Facebook: New Zealand shooting video had fewer than 200 real-time viewers
The number jumps to 4,000 for those who saw the livestream video before it was taken down. But then there were all the copies out there.

Facebook on Tuesday offered some statistics in its defense following criticism of its struggle to contain the spread of a livestream video of Friday's mass shooting in New Zealand.
The social network said that the stream had fewer than 200 viewers during the live broadcast and that the video got roughly 4,000 views before it was taken down.
The numbers were revealed in a blog post by Facebook Deputy General Counsel Chris Sonderby, who said no users reported the video when it was live. The first user report came 12 minutes after the livestream ended, a full 29 minutes after it started.
As previously noted, Facebook purged 1.5 million uploads of the video and most (1.2 million) were blocked before going live on the platform. Sonderby said in the Tuesday blog post that the original video was digitally mapped so that Facebook software could detect and block similar videos.

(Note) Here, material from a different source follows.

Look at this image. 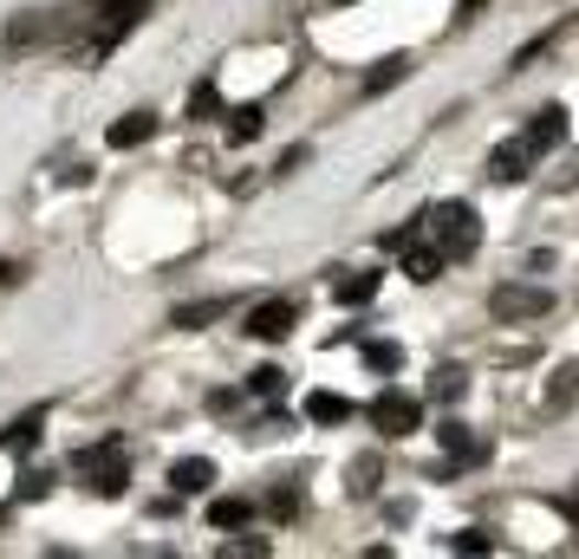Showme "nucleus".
Masks as SVG:
<instances>
[{"label":"nucleus","mask_w":579,"mask_h":559,"mask_svg":"<svg viewBox=\"0 0 579 559\" xmlns=\"http://www.w3.org/2000/svg\"><path fill=\"white\" fill-rule=\"evenodd\" d=\"M424 221H430L436 248H443L449 261L476 254V241H482V221H476V209H469V202H436V209H424Z\"/></svg>","instance_id":"1"},{"label":"nucleus","mask_w":579,"mask_h":559,"mask_svg":"<svg viewBox=\"0 0 579 559\" xmlns=\"http://www.w3.org/2000/svg\"><path fill=\"white\" fill-rule=\"evenodd\" d=\"M73 469H78V475H91V482H85L91 494H124V475H131L118 442H91V449H78Z\"/></svg>","instance_id":"2"},{"label":"nucleus","mask_w":579,"mask_h":559,"mask_svg":"<svg viewBox=\"0 0 579 559\" xmlns=\"http://www.w3.org/2000/svg\"><path fill=\"white\" fill-rule=\"evenodd\" d=\"M364 417H371V429H384V436H417V429H424V404H417L411 391H397V384H391V391H378V397H371V410H364Z\"/></svg>","instance_id":"3"},{"label":"nucleus","mask_w":579,"mask_h":559,"mask_svg":"<svg viewBox=\"0 0 579 559\" xmlns=\"http://www.w3.org/2000/svg\"><path fill=\"white\" fill-rule=\"evenodd\" d=\"M489 313L507 319V326H514V319H547V313H554V293H547V286H514V280H507V286L489 293Z\"/></svg>","instance_id":"4"},{"label":"nucleus","mask_w":579,"mask_h":559,"mask_svg":"<svg viewBox=\"0 0 579 559\" xmlns=\"http://www.w3.org/2000/svg\"><path fill=\"white\" fill-rule=\"evenodd\" d=\"M567 131H573V124H567V105H540V111L527 118V131H521V143H527V156L540 163L547 150H560V143H567Z\"/></svg>","instance_id":"5"},{"label":"nucleus","mask_w":579,"mask_h":559,"mask_svg":"<svg viewBox=\"0 0 579 559\" xmlns=\"http://www.w3.org/2000/svg\"><path fill=\"white\" fill-rule=\"evenodd\" d=\"M436 442L449 449V469H469V462H489V442H476V436H469V423H443V429H436ZM449 469H443V475H449Z\"/></svg>","instance_id":"6"},{"label":"nucleus","mask_w":579,"mask_h":559,"mask_svg":"<svg viewBox=\"0 0 579 559\" xmlns=\"http://www.w3.org/2000/svg\"><path fill=\"white\" fill-rule=\"evenodd\" d=\"M293 332V299H267L248 313V339H287Z\"/></svg>","instance_id":"7"},{"label":"nucleus","mask_w":579,"mask_h":559,"mask_svg":"<svg viewBox=\"0 0 579 559\" xmlns=\"http://www.w3.org/2000/svg\"><path fill=\"white\" fill-rule=\"evenodd\" d=\"M527 169H534V156H527V143L521 138H507V143L489 150V176H495V183H521Z\"/></svg>","instance_id":"8"},{"label":"nucleus","mask_w":579,"mask_h":559,"mask_svg":"<svg viewBox=\"0 0 579 559\" xmlns=\"http://www.w3.org/2000/svg\"><path fill=\"white\" fill-rule=\"evenodd\" d=\"M170 489L176 494H209L216 489V462H209V456H183V462L170 469Z\"/></svg>","instance_id":"9"},{"label":"nucleus","mask_w":579,"mask_h":559,"mask_svg":"<svg viewBox=\"0 0 579 559\" xmlns=\"http://www.w3.org/2000/svg\"><path fill=\"white\" fill-rule=\"evenodd\" d=\"M156 138V111H131V118H118V124H111V150H138V143H150Z\"/></svg>","instance_id":"10"},{"label":"nucleus","mask_w":579,"mask_h":559,"mask_svg":"<svg viewBox=\"0 0 579 559\" xmlns=\"http://www.w3.org/2000/svg\"><path fill=\"white\" fill-rule=\"evenodd\" d=\"M40 429H46V410H26V417H20L7 436H0V449H7V456H26V449L40 442Z\"/></svg>","instance_id":"11"},{"label":"nucleus","mask_w":579,"mask_h":559,"mask_svg":"<svg viewBox=\"0 0 579 559\" xmlns=\"http://www.w3.org/2000/svg\"><path fill=\"white\" fill-rule=\"evenodd\" d=\"M346 417H352V404H346L339 391H313V397H306V423H326V429H332V423H346Z\"/></svg>","instance_id":"12"},{"label":"nucleus","mask_w":579,"mask_h":559,"mask_svg":"<svg viewBox=\"0 0 579 559\" xmlns=\"http://www.w3.org/2000/svg\"><path fill=\"white\" fill-rule=\"evenodd\" d=\"M443 267H449V254H443V248H417V241L404 248V274H411V280H436Z\"/></svg>","instance_id":"13"},{"label":"nucleus","mask_w":579,"mask_h":559,"mask_svg":"<svg viewBox=\"0 0 579 559\" xmlns=\"http://www.w3.org/2000/svg\"><path fill=\"white\" fill-rule=\"evenodd\" d=\"M267 131V111L261 105H241V111H228V143H254Z\"/></svg>","instance_id":"14"},{"label":"nucleus","mask_w":579,"mask_h":559,"mask_svg":"<svg viewBox=\"0 0 579 559\" xmlns=\"http://www.w3.org/2000/svg\"><path fill=\"white\" fill-rule=\"evenodd\" d=\"M254 520V501H209V527H221V534H234V527H248Z\"/></svg>","instance_id":"15"},{"label":"nucleus","mask_w":579,"mask_h":559,"mask_svg":"<svg viewBox=\"0 0 579 559\" xmlns=\"http://www.w3.org/2000/svg\"><path fill=\"white\" fill-rule=\"evenodd\" d=\"M221 313H228V299H196V306H176V313H170V326L196 332V326H209V319H221Z\"/></svg>","instance_id":"16"},{"label":"nucleus","mask_w":579,"mask_h":559,"mask_svg":"<svg viewBox=\"0 0 579 559\" xmlns=\"http://www.w3.org/2000/svg\"><path fill=\"white\" fill-rule=\"evenodd\" d=\"M378 280L384 274H346L339 286H332V299H339V306H364V299L378 293Z\"/></svg>","instance_id":"17"},{"label":"nucleus","mask_w":579,"mask_h":559,"mask_svg":"<svg viewBox=\"0 0 579 559\" xmlns=\"http://www.w3.org/2000/svg\"><path fill=\"white\" fill-rule=\"evenodd\" d=\"M573 397H579V364H560L554 384H547V410H567Z\"/></svg>","instance_id":"18"},{"label":"nucleus","mask_w":579,"mask_h":559,"mask_svg":"<svg viewBox=\"0 0 579 559\" xmlns=\"http://www.w3.org/2000/svg\"><path fill=\"white\" fill-rule=\"evenodd\" d=\"M40 33H53V13H20V20L7 26V46H33Z\"/></svg>","instance_id":"19"},{"label":"nucleus","mask_w":579,"mask_h":559,"mask_svg":"<svg viewBox=\"0 0 579 559\" xmlns=\"http://www.w3.org/2000/svg\"><path fill=\"white\" fill-rule=\"evenodd\" d=\"M189 118H196V124H209V118H221V91H216V78H203V85L189 91Z\"/></svg>","instance_id":"20"},{"label":"nucleus","mask_w":579,"mask_h":559,"mask_svg":"<svg viewBox=\"0 0 579 559\" xmlns=\"http://www.w3.org/2000/svg\"><path fill=\"white\" fill-rule=\"evenodd\" d=\"M364 364H371V371H384V377H391V371H397V364H404V351L391 346V339H371V346H364Z\"/></svg>","instance_id":"21"},{"label":"nucleus","mask_w":579,"mask_h":559,"mask_svg":"<svg viewBox=\"0 0 579 559\" xmlns=\"http://www.w3.org/2000/svg\"><path fill=\"white\" fill-rule=\"evenodd\" d=\"M248 391H254V397H281V391H287V371H281V364H261V371L248 377Z\"/></svg>","instance_id":"22"},{"label":"nucleus","mask_w":579,"mask_h":559,"mask_svg":"<svg viewBox=\"0 0 579 559\" xmlns=\"http://www.w3.org/2000/svg\"><path fill=\"white\" fill-rule=\"evenodd\" d=\"M352 494H378V456H359V462H352Z\"/></svg>","instance_id":"23"},{"label":"nucleus","mask_w":579,"mask_h":559,"mask_svg":"<svg viewBox=\"0 0 579 559\" xmlns=\"http://www.w3.org/2000/svg\"><path fill=\"white\" fill-rule=\"evenodd\" d=\"M404 72H411V59H384V66L371 72V78H364V91H391V85H397Z\"/></svg>","instance_id":"24"},{"label":"nucleus","mask_w":579,"mask_h":559,"mask_svg":"<svg viewBox=\"0 0 579 559\" xmlns=\"http://www.w3.org/2000/svg\"><path fill=\"white\" fill-rule=\"evenodd\" d=\"M462 391H469V371H456V364H443V371H436V397H449V404H456Z\"/></svg>","instance_id":"25"},{"label":"nucleus","mask_w":579,"mask_h":559,"mask_svg":"<svg viewBox=\"0 0 579 559\" xmlns=\"http://www.w3.org/2000/svg\"><path fill=\"white\" fill-rule=\"evenodd\" d=\"M449 547H456V553H495V534H482V527H462Z\"/></svg>","instance_id":"26"},{"label":"nucleus","mask_w":579,"mask_h":559,"mask_svg":"<svg viewBox=\"0 0 579 559\" xmlns=\"http://www.w3.org/2000/svg\"><path fill=\"white\" fill-rule=\"evenodd\" d=\"M221 553H234V559H254V553H267V540H261V534H241V540H228Z\"/></svg>","instance_id":"27"},{"label":"nucleus","mask_w":579,"mask_h":559,"mask_svg":"<svg viewBox=\"0 0 579 559\" xmlns=\"http://www.w3.org/2000/svg\"><path fill=\"white\" fill-rule=\"evenodd\" d=\"M267 507H274L281 520H293V514H299V489H274V501H267Z\"/></svg>","instance_id":"28"},{"label":"nucleus","mask_w":579,"mask_h":559,"mask_svg":"<svg viewBox=\"0 0 579 559\" xmlns=\"http://www.w3.org/2000/svg\"><path fill=\"white\" fill-rule=\"evenodd\" d=\"M46 489H53V475H40V469H33V475H20V501H40Z\"/></svg>","instance_id":"29"},{"label":"nucleus","mask_w":579,"mask_h":559,"mask_svg":"<svg viewBox=\"0 0 579 559\" xmlns=\"http://www.w3.org/2000/svg\"><path fill=\"white\" fill-rule=\"evenodd\" d=\"M482 7H489V0H456V26H469V20H476Z\"/></svg>","instance_id":"30"},{"label":"nucleus","mask_w":579,"mask_h":559,"mask_svg":"<svg viewBox=\"0 0 579 559\" xmlns=\"http://www.w3.org/2000/svg\"><path fill=\"white\" fill-rule=\"evenodd\" d=\"M560 514H567V520L579 527V501H560Z\"/></svg>","instance_id":"31"},{"label":"nucleus","mask_w":579,"mask_h":559,"mask_svg":"<svg viewBox=\"0 0 579 559\" xmlns=\"http://www.w3.org/2000/svg\"><path fill=\"white\" fill-rule=\"evenodd\" d=\"M0 527H7V507H0Z\"/></svg>","instance_id":"32"},{"label":"nucleus","mask_w":579,"mask_h":559,"mask_svg":"<svg viewBox=\"0 0 579 559\" xmlns=\"http://www.w3.org/2000/svg\"><path fill=\"white\" fill-rule=\"evenodd\" d=\"M332 7H346V0H332Z\"/></svg>","instance_id":"33"},{"label":"nucleus","mask_w":579,"mask_h":559,"mask_svg":"<svg viewBox=\"0 0 579 559\" xmlns=\"http://www.w3.org/2000/svg\"><path fill=\"white\" fill-rule=\"evenodd\" d=\"M0 274H7V267H0Z\"/></svg>","instance_id":"34"}]
</instances>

On Friday, a gunman in Christchurch attacked Muslims praying at two mosques and livestreamed the shooting on Facebook. The death toll from the incident stands at 50, according to CBS News.
Screen recordings, in which people video-recorded the stream on their phones and uploaded that video, were more difficult to automatically detect, according to Sonderby. To fix this issue, the company "expanded to additional detection systems," which included using sound detection.
The Global Internet Forum to Counter Terrorism, a consortium of technology companies, highlighted more than 800 different versions of the video, Reuters noted.
New Zealand Prime Minister Jacinda Ardern told Parliament on Tuesday that the government is going to look closely at the role social media played in the incident, Bloomberg reported.
"We cannot simply sit back and accept that these platforms just exist and what is said is not the responsibility of the place where they are published," she said. "They are the publisher not just the postman. There cannot be a case of all profit no responsibility."